If elected, Walz, 60, will become the third vice president from the North Star State, behind Walter Mondale and Hubert Humphrey.
Born and raised in Nebraska
Walz was born in West Point, Neb., in 1964 to a stay-at-home mom and a school administrator. He joined the National Guard at 17 and hopped around the South and Midwest until he went back to his home state and earned a teaching degree at Chadron State College.
Former teacher and Army National Guard man
Walz was one of the first U.S.-sanctioned educators to teach English in China in 1989. That was the same year as the Tiananmen Square massacre. After a year, he returned home to teach about an hour away from the Pine Ridge Indian Reservation.
That’s where he met his wife, Gwen, and the two eventually began teaching at Mankato West High School.

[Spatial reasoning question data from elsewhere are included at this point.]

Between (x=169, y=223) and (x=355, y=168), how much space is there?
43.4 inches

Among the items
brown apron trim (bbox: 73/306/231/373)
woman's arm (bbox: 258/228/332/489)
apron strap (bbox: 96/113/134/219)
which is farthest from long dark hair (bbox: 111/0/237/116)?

It was there that Walz worked as a geography teacher and football coach. He volunteered to advise the school’s Gay-Straight Alliance in 1997, one year after then-President Bill Clinton signed the Defense of Marriage Act, which barred federal recognition of same-sex marriages.
Elected to Congress in conservative rural district
Walz was elected to the U.S. House in 2006, unseating Republican Gil Gutknecht. His congressional bid was inspired in part by a field trip he planned to a George W. Bush rally in 2004 in Mankato. One of the students had brought materials to support Democratic nominee John Kerry. The group was barred from attending.
“It just seemed so wrong that there would be a gatekeeper, especially stopping young people from seeing the president in their hometown,” Walz said.